La section que Reflets consacre aux pratiques pousse jusqu’au contexte militaire l’exploration des paternités méconnues. Karine Régimbald et nous-même signons une synthèse des écrits portant sur différents facteurs qui influencent l’exercice de la paternité chez les militaires canadiens afin d’en comprendre les effets sur leur famille. Certains de ces facteurs entravent l’exercice de la paternité chez les soldats canadiens. D’autres le facilitent. Il en ressort un portrait complexe qui, bien qu’il soit difficile de le généraliser à tous les militaires, démontre que la vie de père et la vie de famille sont influencées par plusieurs facteurs propres aux pères soldats. La façon de jouer leur rôle est influencée par leur mode de vie et par la culture du milieu, lesquels imposent des politiques et des services offerts spécifiquement aux familles militaires. Présenter cette réalité implique de faire état de l’impact du mode de vie des militaires sur les mères et les enfants. Une perspective familiale est donc privilégiée pour présenter la façon dont la paternité est intimement liée aux conditions auxquelles sont confrontées les familles de militaires. Enfin, l’article se veut une occasion de proposer quelques moyens de mieux soutenir les pères militaires au sein des Forces canadiennes en portant une attention particulière au rôle des travailleurs sociaux à leur égard.
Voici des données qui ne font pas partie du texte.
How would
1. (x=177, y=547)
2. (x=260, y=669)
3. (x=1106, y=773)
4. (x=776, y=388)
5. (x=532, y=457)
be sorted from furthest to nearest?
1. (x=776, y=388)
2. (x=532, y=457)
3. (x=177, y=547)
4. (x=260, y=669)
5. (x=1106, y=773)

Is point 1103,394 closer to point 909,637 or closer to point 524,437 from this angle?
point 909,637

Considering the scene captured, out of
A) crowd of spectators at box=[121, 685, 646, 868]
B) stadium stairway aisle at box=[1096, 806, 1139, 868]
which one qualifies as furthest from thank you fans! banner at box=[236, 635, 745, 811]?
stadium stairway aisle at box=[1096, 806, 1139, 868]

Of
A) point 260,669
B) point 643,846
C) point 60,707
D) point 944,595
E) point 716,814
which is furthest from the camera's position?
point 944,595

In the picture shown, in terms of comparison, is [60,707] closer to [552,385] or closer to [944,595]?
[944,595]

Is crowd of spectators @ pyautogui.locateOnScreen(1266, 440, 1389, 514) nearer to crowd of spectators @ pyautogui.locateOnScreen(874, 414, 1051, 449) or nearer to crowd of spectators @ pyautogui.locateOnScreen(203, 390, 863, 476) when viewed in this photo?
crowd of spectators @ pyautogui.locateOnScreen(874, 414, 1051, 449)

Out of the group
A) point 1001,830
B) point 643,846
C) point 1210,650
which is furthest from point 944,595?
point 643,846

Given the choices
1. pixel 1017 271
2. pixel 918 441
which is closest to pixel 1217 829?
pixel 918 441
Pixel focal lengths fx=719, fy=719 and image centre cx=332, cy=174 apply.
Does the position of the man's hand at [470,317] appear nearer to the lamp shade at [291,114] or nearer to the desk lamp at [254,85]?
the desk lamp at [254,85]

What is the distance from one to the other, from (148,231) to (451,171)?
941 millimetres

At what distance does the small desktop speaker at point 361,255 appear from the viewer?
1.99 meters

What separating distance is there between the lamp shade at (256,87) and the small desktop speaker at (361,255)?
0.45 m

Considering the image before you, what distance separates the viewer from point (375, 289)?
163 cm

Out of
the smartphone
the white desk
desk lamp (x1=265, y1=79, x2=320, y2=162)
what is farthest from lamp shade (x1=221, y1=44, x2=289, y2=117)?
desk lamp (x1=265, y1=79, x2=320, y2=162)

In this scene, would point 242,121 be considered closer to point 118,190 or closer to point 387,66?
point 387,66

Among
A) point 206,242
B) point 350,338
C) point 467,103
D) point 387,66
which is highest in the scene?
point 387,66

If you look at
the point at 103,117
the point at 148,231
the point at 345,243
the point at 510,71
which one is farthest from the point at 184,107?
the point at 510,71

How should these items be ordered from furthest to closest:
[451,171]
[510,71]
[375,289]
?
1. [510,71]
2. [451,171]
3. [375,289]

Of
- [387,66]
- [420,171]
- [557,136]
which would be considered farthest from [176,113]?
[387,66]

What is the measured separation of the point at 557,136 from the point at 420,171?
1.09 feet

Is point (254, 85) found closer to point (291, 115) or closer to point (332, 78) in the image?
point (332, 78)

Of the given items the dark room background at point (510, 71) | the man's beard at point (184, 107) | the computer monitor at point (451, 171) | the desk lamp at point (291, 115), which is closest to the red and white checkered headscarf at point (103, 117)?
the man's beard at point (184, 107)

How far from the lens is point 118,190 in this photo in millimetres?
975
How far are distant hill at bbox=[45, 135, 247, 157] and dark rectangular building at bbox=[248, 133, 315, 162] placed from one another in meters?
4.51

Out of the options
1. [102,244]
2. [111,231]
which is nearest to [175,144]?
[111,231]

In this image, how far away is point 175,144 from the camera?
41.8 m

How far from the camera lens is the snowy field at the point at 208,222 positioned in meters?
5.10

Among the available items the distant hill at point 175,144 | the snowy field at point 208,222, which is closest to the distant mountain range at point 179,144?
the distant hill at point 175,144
Ce numéro se termine sur un article hors thème dans lequel Caroline Veilleux et Marc Molgat rapportent les résultats d’une recherche portant sur la réalité de jeunes adultes ayant reçu un diagnostic de maladie mentale à partir de l’étude de leur discours. Il vise dans un premier temps à déterminer si ces jeunes adultes se perçoivent comme des adultes et à identifier les critères associés à cette perception d’être adultes. On y aborde aussi l’impact de la maladie mentale sur la perception de soi en tant que jeune adulte, la représentation et le positionnement de ces jeunes adultes par rapport aux services de santé mentale. L’analyse approfondie du discours révèle que pour expliquer leur parcours de vie ces jeunes adultes ne s’appuient pas seulement sur les marqueurs de transition formels, tels que l’entrée dans le marché du travail et la parentalité. Ils s’en remettent davantage à leurs expériences personnelles de vie : ces jeunes établissent plutôt de nouveaux points de repère pour donner un sens à leur réalité. En conclusion à leur article, les auteurs proposent quelques pistes d’intervention.